▶ [Goal]
In the listing below, rename "moss-covered cliff" to "mossy cliff face" and reproduce every other line unchanged.

(Records of spatial reasoning questions)
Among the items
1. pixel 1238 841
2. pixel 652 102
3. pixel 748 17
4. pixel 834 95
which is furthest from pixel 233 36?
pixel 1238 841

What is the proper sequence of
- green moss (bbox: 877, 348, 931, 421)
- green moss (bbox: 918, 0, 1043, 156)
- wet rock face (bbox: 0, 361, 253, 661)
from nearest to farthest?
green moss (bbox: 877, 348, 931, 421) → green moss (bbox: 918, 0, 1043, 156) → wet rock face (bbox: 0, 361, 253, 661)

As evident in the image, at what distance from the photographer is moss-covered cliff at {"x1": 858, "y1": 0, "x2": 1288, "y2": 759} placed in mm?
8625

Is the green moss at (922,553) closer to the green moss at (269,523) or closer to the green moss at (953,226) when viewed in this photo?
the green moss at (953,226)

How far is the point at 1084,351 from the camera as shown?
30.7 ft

▶ [Written response]
Among the items
1. pixel 1238 841
2. pixel 652 102
3. pixel 748 17
4. pixel 834 95
which is furthest from pixel 233 36?
pixel 1238 841

What is the proper sequence of
- green moss (bbox: 877, 348, 931, 421)
- green moss (bbox: 918, 0, 1043, 156)
- wet rock face (bbox: 0, 361, 253, 661)
from nearest to farthest?
green moss (bbox: 877, 348, 931, 421) → green moss (bbox: 918, 0, 1043, 156) → wet rock face (bbox: 0, 361, 253, 661)

As evident in the image, at what distance from the photographer is mossy cliff face at {"x1": 858, "y1": 0, "x2": 1288, "y2": 759} placed in mm?
8625

Is the green moss at (922,553) closer to the green moss at (269,523) or closer to the green moss at (953,226) when viewed in this photo?
the green moss at (953,226)

How far is the point at 1084,351 from the camera as shown?
30.7 ft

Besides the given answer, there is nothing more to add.